By 2018, over 100 Greenlane Biogas branded biogas upgrading systems had been deployed into 18 countries.
In 2017 the company restructured, moving from three regionally managed units into one globally operated company headquartered in Vancouver, Canada by Brad Douville.
In 2019 the company acquired their business (then called PT Biogas Holdings Limited) from Pressure Technologies for £10.1million:
- £2.0 million in cash
- £2.0 million in Special Warrants at a deemed value of $0.20 per share. They were converted into 17,418,000 Common Shares and 8,709,000 Warrants on August 9, 2019
- £6.1 million in the form of a promissory note. It has a duration of 48 months and has an interest rate of 7%.
- The PT Intercompany Debt (debt contracted before the separation) was outstanding in the amount of $0.7 million and is being paid in 9 installments.

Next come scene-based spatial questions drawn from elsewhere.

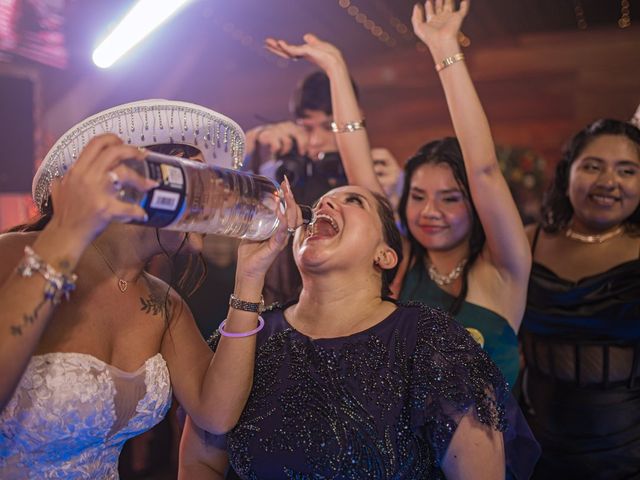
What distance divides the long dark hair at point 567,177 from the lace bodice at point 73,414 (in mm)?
1766

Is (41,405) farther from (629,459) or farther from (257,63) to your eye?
(257,63)

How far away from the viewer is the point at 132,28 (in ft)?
9.77

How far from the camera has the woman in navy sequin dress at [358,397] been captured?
1408 millimetres

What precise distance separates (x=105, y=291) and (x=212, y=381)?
0.33 meters

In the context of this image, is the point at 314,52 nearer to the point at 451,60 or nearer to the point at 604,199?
the point at 451,60

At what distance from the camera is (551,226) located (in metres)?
2.60

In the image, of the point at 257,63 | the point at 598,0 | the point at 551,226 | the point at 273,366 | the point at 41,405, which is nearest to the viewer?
the point at 41,405

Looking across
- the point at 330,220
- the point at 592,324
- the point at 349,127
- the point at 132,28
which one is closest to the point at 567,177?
the point at 592,324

Possible risk factors of GRN stock
- The company has a limited amount of clients and thus the revenues are at risk. The acquisition of new clients is also a difficult and irregular task creating more volatility.
- The company relies fully on the suppliers for the manufacturing and installation of the buildings. There is no list of the suppliers and the only information that we have is that some parts are produced exclusively by 1 supplier putting the company in a difficult position if that supplier can no longer serve them. Long-term contracts can mitigate that risk and yet the company does not disclose any information about that either.
- Due to a large number of Warrants, the delusion of stocks is a guaranty.
- The company is still unprofitable and has some obligations, making it more difficult to expand its core business.